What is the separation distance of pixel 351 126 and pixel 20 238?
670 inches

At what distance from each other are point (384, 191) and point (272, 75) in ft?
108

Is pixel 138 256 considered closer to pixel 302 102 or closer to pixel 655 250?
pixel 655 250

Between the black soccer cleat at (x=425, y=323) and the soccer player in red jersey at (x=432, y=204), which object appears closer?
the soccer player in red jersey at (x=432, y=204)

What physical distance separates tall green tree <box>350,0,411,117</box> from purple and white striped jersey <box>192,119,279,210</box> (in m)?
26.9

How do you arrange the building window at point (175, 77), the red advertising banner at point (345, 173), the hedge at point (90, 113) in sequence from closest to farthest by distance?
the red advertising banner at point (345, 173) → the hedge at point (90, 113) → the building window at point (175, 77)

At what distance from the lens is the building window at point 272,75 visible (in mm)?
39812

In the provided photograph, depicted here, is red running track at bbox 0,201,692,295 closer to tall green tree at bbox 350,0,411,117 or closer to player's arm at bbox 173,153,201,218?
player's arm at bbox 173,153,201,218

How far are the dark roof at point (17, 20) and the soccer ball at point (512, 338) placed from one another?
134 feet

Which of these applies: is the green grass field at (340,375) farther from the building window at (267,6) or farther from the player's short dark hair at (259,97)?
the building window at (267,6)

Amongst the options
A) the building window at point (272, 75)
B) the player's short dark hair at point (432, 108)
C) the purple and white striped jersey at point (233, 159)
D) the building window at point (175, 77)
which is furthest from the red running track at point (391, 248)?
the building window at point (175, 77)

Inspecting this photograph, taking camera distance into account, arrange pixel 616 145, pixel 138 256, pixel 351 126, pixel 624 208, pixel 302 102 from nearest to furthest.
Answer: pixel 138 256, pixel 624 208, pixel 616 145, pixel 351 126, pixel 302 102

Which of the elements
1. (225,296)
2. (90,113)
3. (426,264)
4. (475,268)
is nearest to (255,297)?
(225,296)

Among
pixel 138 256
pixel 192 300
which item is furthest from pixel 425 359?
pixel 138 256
---
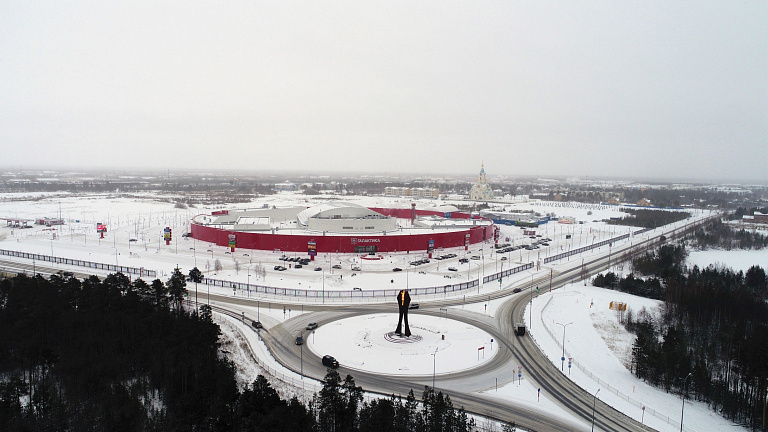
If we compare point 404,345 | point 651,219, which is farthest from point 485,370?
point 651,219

SET TASK -
Output the lines from the one containing "What physical distance" through the one containing "the red advertising banner at point (345, 173) →", verbatim.

ANSWER FOR THIS EXERCISE -
What physical distance separates tall green tree <box>350,0,411,117</box> from purple and white striped jersey <box>192,119,279,210</box> (in m)?
26.9

How do you arrange the building window at point (175, 77), the red advertising banner at point (345, 173), the hedge at point (90, 113) in sequence from closest to farthest by distance?
the red advertising banner at point (345, 173) → the hedge at point (90, 113) → the building window at point (175, 77)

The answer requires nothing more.